2 How do I get started ?

Before you can actually submit any jobs to compara, you first need to check a few things.

make sure you have an MDC username/login and also that you are a member of the Meyer Lab

You can access the cluster directly from any desktop PCs on Campus-LAN and WiFi (mdc-intern,~~mdcguest~~,~~eduroam~~). Just SSH (Secure SHell) connect to the login node meyerc-login01 with your username and password.

On UNIX-like system (Linux, MacOS), type: ssh username@meyerc-login01.mdc-berlin.net (with MDC-password)

on Windows system, you need to download and use an SSH tool, such as PuTTY or MobaXterm

3 How do I submit jobs ?

The main idea behind having a cluster and a job queuing system is that jobs are distributed onto the nodes of the cluster, making it more efficient than interactive jobs which get manually submitted on individual machines. This is the main reason why interactive jobs are not allowed.

In order to submit jobs, you need to first login to compara, the head node of compara, for example using ssh -X -l myself@meyerc-login01 by replacing myself with your own login id. On compara, you may edit files, for example your job submission scripts, but other than that interactive jobs are not allowed and will be killed.

For submitting a job, there are two options:

option 1 (preferred): writing a script and submitting this with qsub using:
qsub my_script.sh

option 2: submitting your job which requires my_command_line directly with qsub using:
qsub [qsub_options] my_command_line
Always submit a test job before submitting any numbers of real jobs.
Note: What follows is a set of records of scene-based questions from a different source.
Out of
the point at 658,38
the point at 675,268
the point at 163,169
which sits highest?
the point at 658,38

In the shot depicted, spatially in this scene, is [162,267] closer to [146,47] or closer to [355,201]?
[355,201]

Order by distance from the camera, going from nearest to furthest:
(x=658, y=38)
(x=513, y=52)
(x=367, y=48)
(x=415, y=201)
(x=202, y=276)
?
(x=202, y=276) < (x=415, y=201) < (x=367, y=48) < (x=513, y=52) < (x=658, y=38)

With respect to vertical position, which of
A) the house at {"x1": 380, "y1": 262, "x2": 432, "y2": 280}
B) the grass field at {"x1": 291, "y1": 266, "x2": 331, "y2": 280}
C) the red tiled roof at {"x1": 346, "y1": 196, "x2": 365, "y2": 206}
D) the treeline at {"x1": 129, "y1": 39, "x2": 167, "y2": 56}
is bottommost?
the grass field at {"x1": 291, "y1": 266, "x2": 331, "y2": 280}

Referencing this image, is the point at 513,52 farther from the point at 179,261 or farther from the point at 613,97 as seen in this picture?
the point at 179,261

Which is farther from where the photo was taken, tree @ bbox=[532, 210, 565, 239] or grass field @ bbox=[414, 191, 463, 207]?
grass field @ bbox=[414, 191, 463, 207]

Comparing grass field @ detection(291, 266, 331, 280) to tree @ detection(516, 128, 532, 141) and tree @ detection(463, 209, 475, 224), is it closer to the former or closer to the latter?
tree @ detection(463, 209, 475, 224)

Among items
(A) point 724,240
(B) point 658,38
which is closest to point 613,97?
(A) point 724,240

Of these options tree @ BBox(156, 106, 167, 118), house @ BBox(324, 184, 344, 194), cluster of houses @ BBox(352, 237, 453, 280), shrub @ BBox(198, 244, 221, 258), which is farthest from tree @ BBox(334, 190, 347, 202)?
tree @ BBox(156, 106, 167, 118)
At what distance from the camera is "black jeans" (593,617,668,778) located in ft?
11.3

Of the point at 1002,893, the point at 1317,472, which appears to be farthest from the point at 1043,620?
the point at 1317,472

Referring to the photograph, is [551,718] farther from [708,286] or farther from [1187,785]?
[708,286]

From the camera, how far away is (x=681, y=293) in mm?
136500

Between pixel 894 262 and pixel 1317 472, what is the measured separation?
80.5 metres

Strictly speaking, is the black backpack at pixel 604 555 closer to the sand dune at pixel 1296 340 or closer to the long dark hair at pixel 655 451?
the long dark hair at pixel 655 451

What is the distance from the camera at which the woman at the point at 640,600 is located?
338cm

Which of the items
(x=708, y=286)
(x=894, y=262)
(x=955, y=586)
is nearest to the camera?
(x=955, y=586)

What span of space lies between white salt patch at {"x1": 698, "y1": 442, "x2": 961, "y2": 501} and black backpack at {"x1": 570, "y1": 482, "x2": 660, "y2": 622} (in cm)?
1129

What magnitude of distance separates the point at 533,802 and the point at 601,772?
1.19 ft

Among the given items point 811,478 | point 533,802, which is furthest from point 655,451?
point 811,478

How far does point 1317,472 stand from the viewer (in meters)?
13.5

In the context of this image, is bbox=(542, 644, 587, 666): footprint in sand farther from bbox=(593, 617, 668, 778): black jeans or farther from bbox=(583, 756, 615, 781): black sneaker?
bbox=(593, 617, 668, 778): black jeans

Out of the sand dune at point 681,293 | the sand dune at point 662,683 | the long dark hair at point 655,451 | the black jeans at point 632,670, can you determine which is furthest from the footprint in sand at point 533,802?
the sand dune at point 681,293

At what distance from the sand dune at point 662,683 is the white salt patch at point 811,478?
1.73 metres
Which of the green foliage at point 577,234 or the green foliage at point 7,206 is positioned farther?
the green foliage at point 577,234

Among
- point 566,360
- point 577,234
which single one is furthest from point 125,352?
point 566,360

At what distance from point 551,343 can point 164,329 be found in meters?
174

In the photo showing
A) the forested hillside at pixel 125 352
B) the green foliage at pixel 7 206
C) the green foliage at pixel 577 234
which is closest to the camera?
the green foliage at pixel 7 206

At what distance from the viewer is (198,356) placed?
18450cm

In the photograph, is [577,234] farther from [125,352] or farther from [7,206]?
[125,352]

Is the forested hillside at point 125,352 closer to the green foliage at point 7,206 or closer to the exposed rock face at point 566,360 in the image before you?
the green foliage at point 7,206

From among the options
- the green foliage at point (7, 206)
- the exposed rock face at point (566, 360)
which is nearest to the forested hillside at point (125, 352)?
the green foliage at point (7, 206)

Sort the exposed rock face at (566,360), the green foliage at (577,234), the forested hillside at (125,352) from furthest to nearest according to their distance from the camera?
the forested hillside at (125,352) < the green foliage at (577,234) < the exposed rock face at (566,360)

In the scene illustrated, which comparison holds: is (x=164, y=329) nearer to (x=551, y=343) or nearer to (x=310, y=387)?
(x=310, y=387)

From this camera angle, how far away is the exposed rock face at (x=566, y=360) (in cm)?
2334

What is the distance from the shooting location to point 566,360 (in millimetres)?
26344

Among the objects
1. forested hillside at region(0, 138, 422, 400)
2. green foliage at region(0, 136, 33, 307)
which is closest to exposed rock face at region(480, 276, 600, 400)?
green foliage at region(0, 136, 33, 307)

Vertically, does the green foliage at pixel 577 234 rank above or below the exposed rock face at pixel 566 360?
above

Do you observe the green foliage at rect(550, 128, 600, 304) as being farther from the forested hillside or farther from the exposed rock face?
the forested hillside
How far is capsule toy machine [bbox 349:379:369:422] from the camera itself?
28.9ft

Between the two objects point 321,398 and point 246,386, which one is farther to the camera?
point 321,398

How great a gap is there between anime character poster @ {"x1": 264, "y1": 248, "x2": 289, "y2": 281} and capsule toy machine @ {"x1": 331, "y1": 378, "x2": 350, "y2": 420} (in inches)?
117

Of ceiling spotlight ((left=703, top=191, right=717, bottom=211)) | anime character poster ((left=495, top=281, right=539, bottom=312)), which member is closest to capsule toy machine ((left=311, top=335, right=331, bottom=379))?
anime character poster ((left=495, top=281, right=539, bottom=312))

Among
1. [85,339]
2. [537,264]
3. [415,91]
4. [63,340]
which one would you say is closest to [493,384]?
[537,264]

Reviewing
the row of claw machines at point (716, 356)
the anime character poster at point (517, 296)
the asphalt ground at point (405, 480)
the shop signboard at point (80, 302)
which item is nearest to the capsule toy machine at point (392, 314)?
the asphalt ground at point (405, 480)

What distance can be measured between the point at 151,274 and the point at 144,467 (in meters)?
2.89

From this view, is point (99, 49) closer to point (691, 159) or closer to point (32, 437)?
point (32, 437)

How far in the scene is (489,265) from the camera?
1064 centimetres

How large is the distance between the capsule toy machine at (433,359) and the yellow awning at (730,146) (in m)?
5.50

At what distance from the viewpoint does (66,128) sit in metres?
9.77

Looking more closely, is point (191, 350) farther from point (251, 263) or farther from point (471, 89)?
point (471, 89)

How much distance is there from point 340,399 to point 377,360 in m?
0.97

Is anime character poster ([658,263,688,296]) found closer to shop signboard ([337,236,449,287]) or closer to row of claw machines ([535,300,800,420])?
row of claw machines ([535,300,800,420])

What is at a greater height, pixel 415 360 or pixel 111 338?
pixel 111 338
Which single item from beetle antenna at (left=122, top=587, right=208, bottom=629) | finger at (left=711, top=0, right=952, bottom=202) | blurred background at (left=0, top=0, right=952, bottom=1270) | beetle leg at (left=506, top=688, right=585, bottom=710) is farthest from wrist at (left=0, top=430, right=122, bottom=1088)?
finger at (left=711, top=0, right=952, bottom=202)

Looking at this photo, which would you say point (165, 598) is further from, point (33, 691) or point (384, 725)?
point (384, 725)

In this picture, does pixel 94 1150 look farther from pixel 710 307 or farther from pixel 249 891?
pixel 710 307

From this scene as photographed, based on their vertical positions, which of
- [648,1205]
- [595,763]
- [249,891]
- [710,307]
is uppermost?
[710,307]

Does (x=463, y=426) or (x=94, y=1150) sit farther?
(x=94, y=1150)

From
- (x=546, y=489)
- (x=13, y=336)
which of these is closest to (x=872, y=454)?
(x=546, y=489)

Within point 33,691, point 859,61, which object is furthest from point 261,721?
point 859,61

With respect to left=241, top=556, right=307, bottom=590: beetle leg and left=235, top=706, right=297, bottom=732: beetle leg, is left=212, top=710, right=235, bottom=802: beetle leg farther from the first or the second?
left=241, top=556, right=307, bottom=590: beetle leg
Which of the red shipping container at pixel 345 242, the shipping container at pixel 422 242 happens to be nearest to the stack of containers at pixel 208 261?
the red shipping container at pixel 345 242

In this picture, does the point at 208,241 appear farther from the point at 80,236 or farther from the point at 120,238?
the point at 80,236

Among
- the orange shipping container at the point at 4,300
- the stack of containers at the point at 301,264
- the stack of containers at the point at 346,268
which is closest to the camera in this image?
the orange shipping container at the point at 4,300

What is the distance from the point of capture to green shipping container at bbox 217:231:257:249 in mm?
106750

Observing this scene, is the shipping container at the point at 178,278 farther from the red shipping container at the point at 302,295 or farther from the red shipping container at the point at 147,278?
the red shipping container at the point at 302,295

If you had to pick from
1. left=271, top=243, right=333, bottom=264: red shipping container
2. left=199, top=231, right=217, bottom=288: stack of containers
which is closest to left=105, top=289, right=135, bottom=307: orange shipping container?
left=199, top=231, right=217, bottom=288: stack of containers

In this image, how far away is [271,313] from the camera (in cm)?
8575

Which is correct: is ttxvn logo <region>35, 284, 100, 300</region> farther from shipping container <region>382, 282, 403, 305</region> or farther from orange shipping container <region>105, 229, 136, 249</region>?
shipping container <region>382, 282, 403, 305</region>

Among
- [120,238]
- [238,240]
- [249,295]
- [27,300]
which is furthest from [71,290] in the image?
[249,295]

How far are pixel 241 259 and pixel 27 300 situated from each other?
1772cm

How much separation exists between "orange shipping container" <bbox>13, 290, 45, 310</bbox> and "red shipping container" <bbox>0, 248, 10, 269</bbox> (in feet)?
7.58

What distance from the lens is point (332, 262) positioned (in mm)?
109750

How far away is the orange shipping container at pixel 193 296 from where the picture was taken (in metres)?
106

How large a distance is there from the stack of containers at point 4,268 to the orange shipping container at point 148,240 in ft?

Option 1 has many advantages. It allows you to move all the qsub_options which would otherwise have be typed directly onto the command line to the script. You can thus re-run jobs easily and also have a full record of how each jobs was submitted.

4 Basic commands & qsub ?

Our GridEngine offers the following basic commands, tools and activities to accomplish common user tasks in the cluster:

Task	Command
submit jobs	qsub, qresub, qrsh, qlogin, qsh, qmake, qtcsh
check job status	qstat
modify jobs	qalter, qhold, qrls
delete jobs	qdel
check job accounting after job end	qacct
check cluster messages after job fails	qmesg
display cluster state	qstat, qhost, qselect, qquota
display node state	qwho, qhost
display cluster configuration	qconf

qsub is the command used to submit jobs to the cluster. Here is simple example to make sure things are working:
echo date | qsub

The qsub command has a number of options which you should use to specify how your jobs should be run. The manual page for qsub give you a full list of commands. The most commons qsub_options ones are:

-d path: Defines the working directory path to be used for the job executable. Make sure you specify the full path.
-o filename: Defines the path to be used for the standard output stream of the job. Make sure you specify the full path.
-e filename: Defines the path to be used for the standard error stream of the job. Make sure you specify the full path.
-q queuename: Sends the job to the specified queue.
-l resources_list: Specifies the resources to be allocated to this job. Example: mem and cput, see all options and examples at man pbs_resources.
-t [int]-[int]: Starts a job array. Sends multiple copies of the job to the cluster, each with a different task id in the range [int]-[int]. This is a good way of running the same job many times (i.e. with several different parameter settings). In the submitted script, the task id can be accessed through the environment variable PBS_ARRAYID, so the script can check its own task id to run job with the appropriate settings.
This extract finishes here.